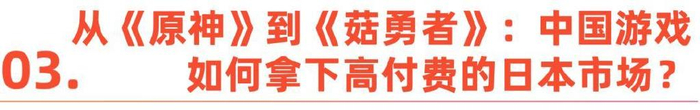 03. 从《原神》到《菇勇者》：中国游戏如何拿下高付费的日本市场？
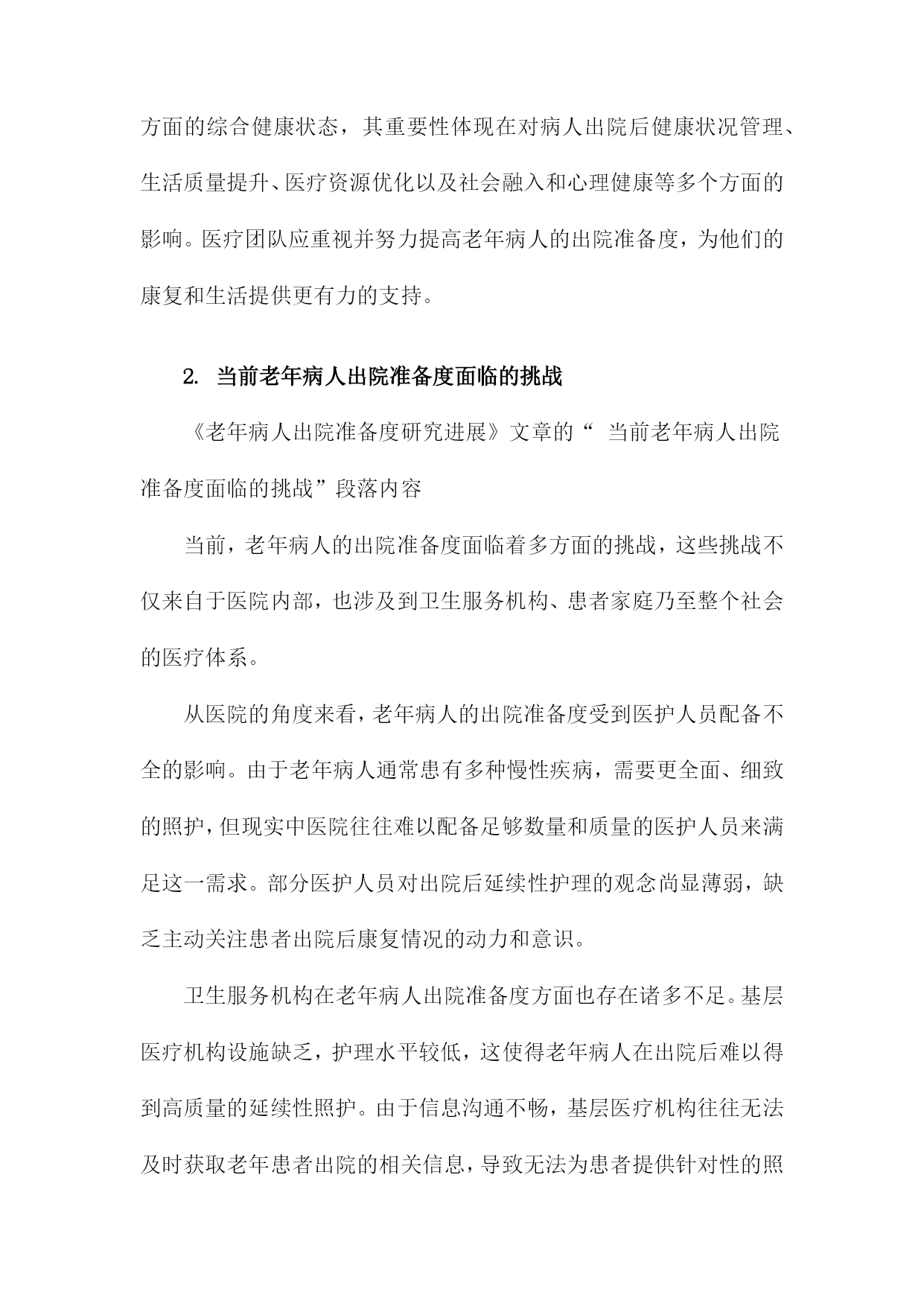 方面的综合健康状态，其重要性体现在对病人出院后健康状况管理、生活质量提升、医疗资源优化以及社会融入和心理健康等多个方面的影响。医疗团队应重视并努力提高老年病人的出院准备度，为他们的康复和生活提供更有力的支持。

2. 当前老年病人出院准备度面临的挑战

《老年病人出院准备度研究进展》文章的“ 当前老年病人出院准备度面临的挑战”段落内容

当前，老年病人的出院准备度面临着多方面的挑战，这些挑战不仅来自于医院内部，也涉及到卫生服务机构、患者家庭乃至整个社会的医疗体系。

从医院的角度来看，老年病人的出院准备度受到医护人员配备不全的影响。由于老年病人通常患有多种慢性疾病，需要更全面、细致的照护，但现实中医院往往难以配备足够数量和质量的医护人员来满足这一需求。部分医护人员对出院后延续性护理的观念尚显薄弱，缺乏主动关注患者出院后康复情况的动力和意识。

卫生服务机构在老年病人出院准备度方面也存在诸多不足。基层医疗机构设施缺乏，护理水平较低，这使得老年病人在出院后难以得到高质量的延续性照护。由于信息沟通不畅，基层医疗机构往往无法及时获取老年患者出院的相关信息，导致无法为患者提供针对性的照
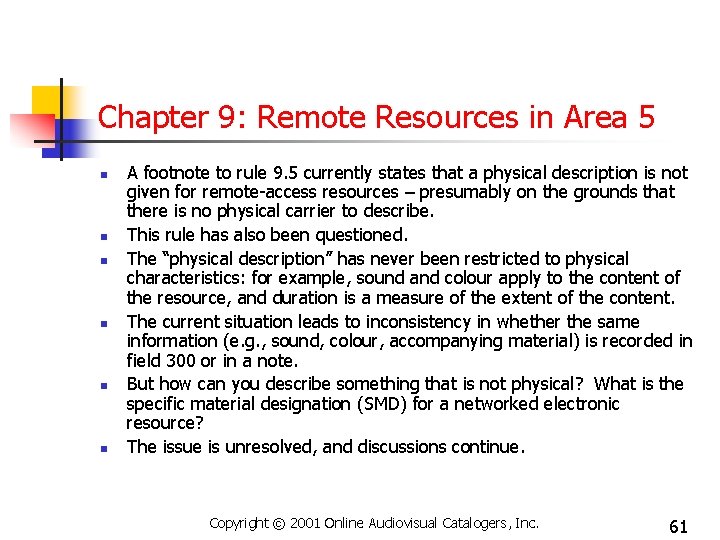 Chapter 9: Remote Resources in Area 5

- A footnote to rule 9.5 currently states that a physical description is not given for remote-access resources – presumably on the grounds that there is no physical carrier to describe.
- This rule has also been questioned.
- The "physical description" has never been restricted to physical characteristics: for example, sound and colour apply to the content of the resource, and duration is a measure of the extent of the content.
- The current situation leads to inconsistency in whether the same information (e.g., sound, colour, accompanying material) is recorded in field 300 or in a note.
- But how can you describe something that is not physical? What is the specific material designation (SMD) for a networked electronic resource?
- The issue is unresolved, and discussions continue.

Copyright © 2001 Online Audiovisual Catalogers, Inc.

61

:: The problem ::
After reading through the material, report every line that holds "sound".

:: Answer to this problem ::
- The "physical description" has never been restricted to physical characteristics: for example, sound and colour apply to the content of the resource, and duration is a measure of the extent of the content.
- The current situation leads to inconsistency in whether the same information (e.g., sound, colour, accompanying material) is recorded in field 300 or in a note.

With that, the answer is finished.